Eli Lilly, Boehringer secure CV label for Jardiance
- Eli Lilly and German drugmaker Boehringer Ingelheim notched a major regulatory win Friday, securing approval from the Food and Drug Administration of an expanded indication for the diabetes drug Jardiance (empagliflozin).
- The companies can now market Jardiance as reducing the risk of cardiovascular death in adult patients with type 2 diabetes and cardiovascular (CV) disease — an important competitive advantage which Lilly hopes will jumpstart sales.
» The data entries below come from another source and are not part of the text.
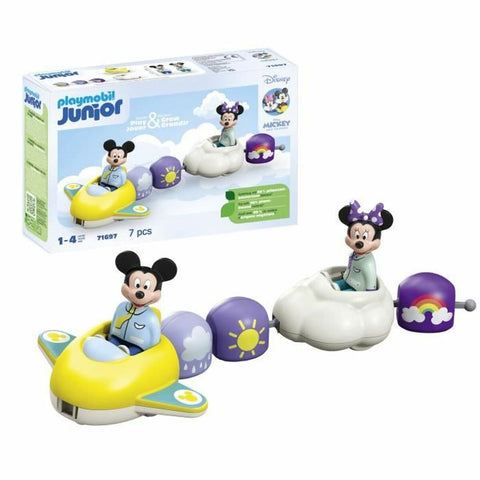 Playset Playmobil Mickey Junior 71697 7 Piezas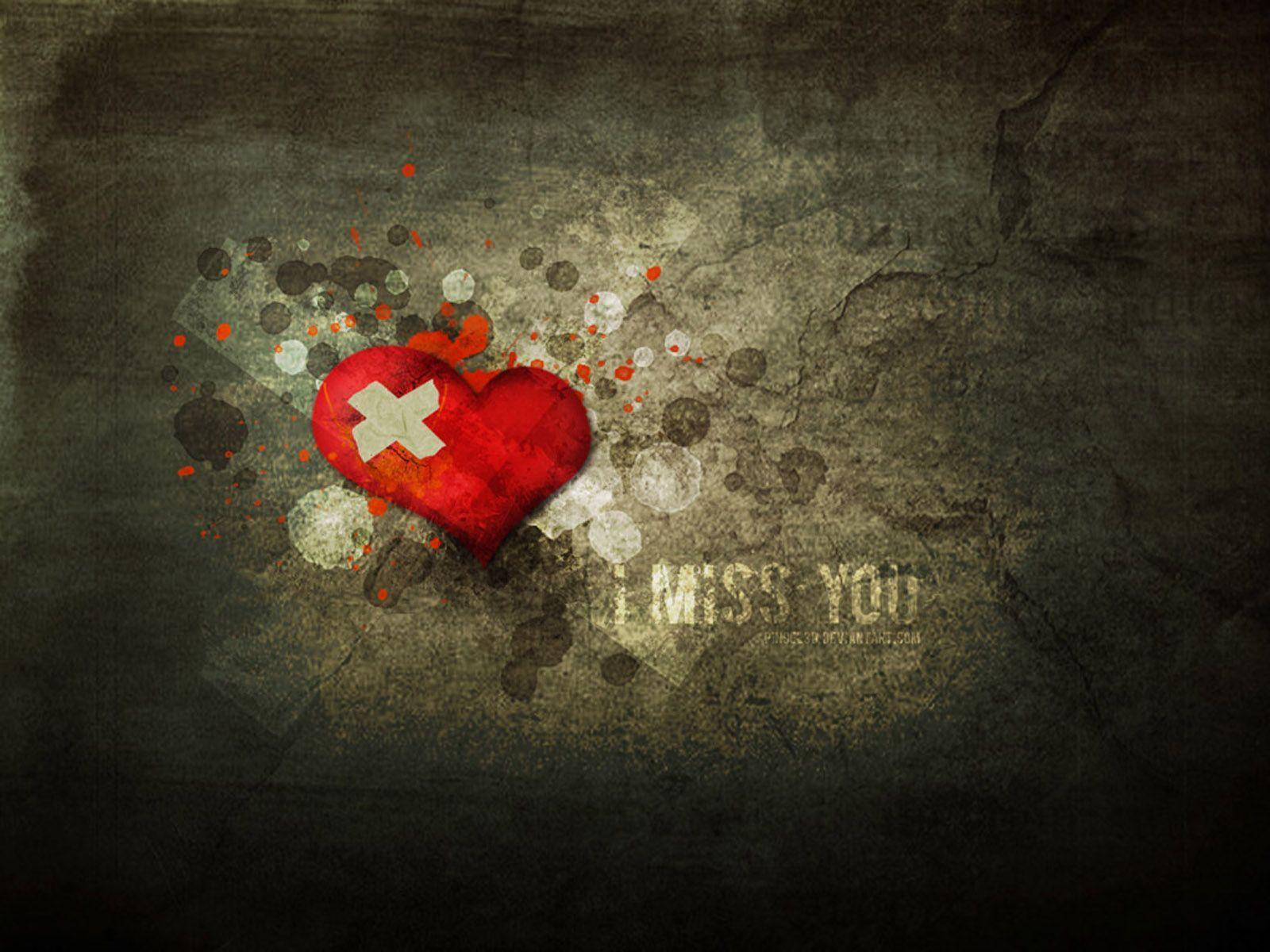 TOP HD WALLPAPERS: MISS YOU WALLPAPERS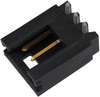Connector, Header, 3 Position, 1Row, 2.54Mm; Connector Systems Amp - Te Connectivity - 93F7039 - Newark, An Avnet Company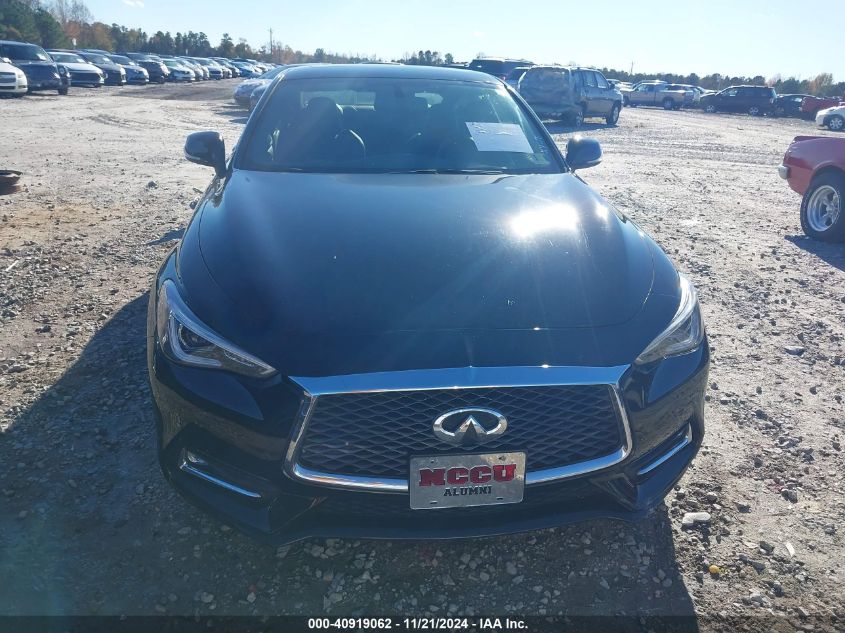 2018 Infiniti Q60 3.0T Luxe VIN: JN1EV7EL9JM390984 Lot: 40919062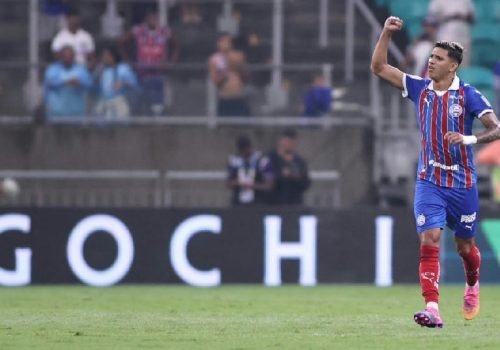 Bahia supera susto e vence o São Paulo em jogaço na Arena Fonte Nova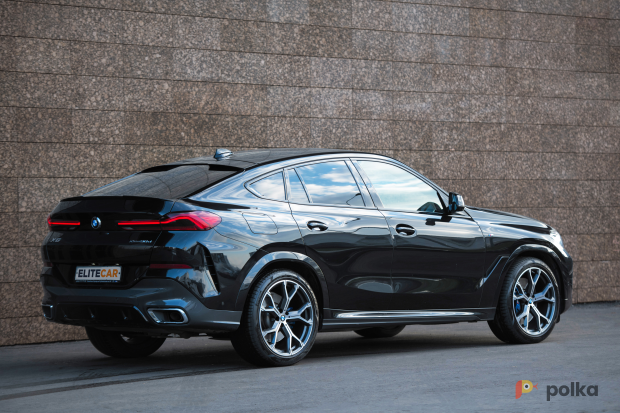 Возьмите BMW X6 III (G06) M-Sport 2020 г.в. напрокат (Фото 2) в Москве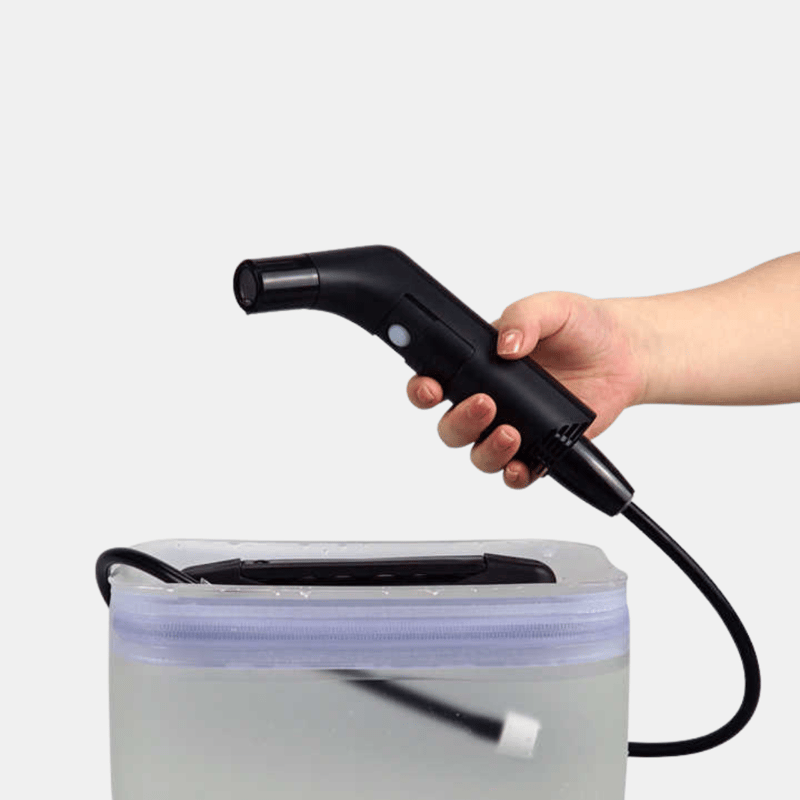Vigor Toilet & Portable Travel Electric Rechargeable Handheld Personal Bidet Sprayer For Hygiene Cleaning In Black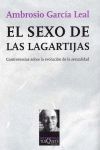EL SEXO DE LAS LAGARTIJAS MT-103 - CONTROVERSIAS SOBRE EVOLUCION SEXUAL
- A landmark study known as EMPA-REG showed treatment with Jardiance reduced the risk of CV events such as heart attack and stroke by 14% and CV-related deaths by 38%. Cardiovascular events such as these are a leading cause of death for type 2 diabetes patients.
Even with the positive EMPA-REG data, an expanded label for Jardiance was not guaranteed.
An advisory panel to the FDA in June narrowly recommended allowing the two companies to make the CV claim, sparking doubts the FDA would approve the new label. A decision had been expected sooner but the FDA decided to extend its review period by three months to Dec. 4. The agency often issues a decision early when action dates fall on the weekend.
Lilly and Boehringer had requested a distinct CV indication for Jardiance, which had up until now only been approved as an addition to diet and exercise to improve glycemic control for type 2 diabetes patients. The FDA's decision Friday therefore secures the drugmakers' hoped-for changes to Jardiance's label and make it the first diabetes drug to be able to make such claims.
To date, Lilly has seen slower-than-expected growth from the SGLT-2 inhibitor and has had trouble competing with the class leader, Johnson & Johnson's Invokana (canagliflozin), which was also first to market. The Indianapolis-based drugmaker hopes a new label will buoy class growth, driving up sales of Jardiance at the same time.
"We are hopeful that the inclusion of the empiric outcome data on the label will be a catalyst for the overall growth," Enrique Conterno, head of Lilly Diabetes, said on a third quarter earnings call in October.
The expanded label could also deliver a boost to Lilly and Boehringer's combo diabetes drug Glyxambi, which adds the DPP-4 drug Trajenta (linagliptin) to Jardiance.
Under a diabetes collaboration, Lilly and Boehringer co-market several drugs across 17 countries, sharing costs and revenues. Lilly records revenue from Jardiance, which totaled just over $125 million this year through September, under collaboration and other revenues in its financial reports.